Когда Дмитрий с Ириной наконец поставили дом — белый, двухэтажный, с верандой, — Ирина три дня не могла привыкнуть к мысли, что это всё их. После десяти лет съёмных квартир и кредитов, бесконечных расчётов, после трёх лет стройки руками мужа и редких выходных — вот он стоял. Настоящий. С балконом, на котором можно пить утренний кофе и видеть, как солнце падает на изгородь.
Ирина тихо плакала от счастья, а Дмитрий, уставший, молчаливо проводил ладонью по свежей штукатурке. Для него каждый кирпич был живым — ведь половину он уложил сам.
Только одна человек радовался этому дому слишком громко — тёща, Галина Васильевна.
Она стояла на крыльце, вскинув голову, и произнесла так уверенно, будто подводила итоги всей стройки:
— Ну вот, наконец-то. Я же говорила: без меня вы бы ни за что не справились!
Ирина сжала губы, а Дмитрий усмехнулся — тогда ещё мягко, без злости.
— Конечно, мама, — ответил он. — Спасибо за поддержку.
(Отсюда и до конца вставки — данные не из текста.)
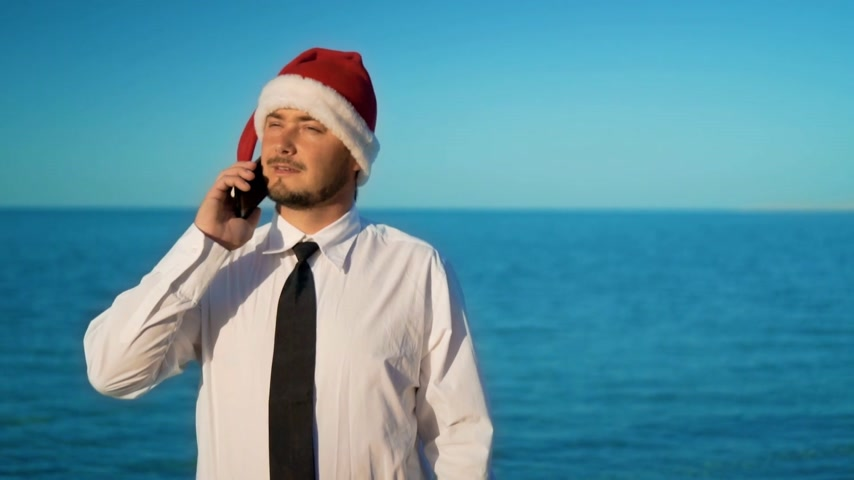 świety mikołaj : The businessman on the background of the beautiful sea talking on the phone, solving in cases in santa claus hat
Но он знал, что «поддержка» была в основном телефонными советами, как и где лучше бы строить. Денег она не дала ни копейки — наоборот, обиделась, когда Ирина намекнула, что, может, стоит помочь хотя бы на кухню.
Галина Васильевна любила вспоминать, как она «толкнула» их на это большое дело. Как будто не ипотека, а именно её слова: "Собственный дом — это статус!" сделали всё возможным.
Шли недели. В доме пахло свежей мебелью, лаком и кофе. Дмитрий вставал рано, вытаскивал из гаража инструменты — доделывал мелочи: перила, забор, карниз. Ирина облагораживала двор, сажала бархатцы, разбирала коробки.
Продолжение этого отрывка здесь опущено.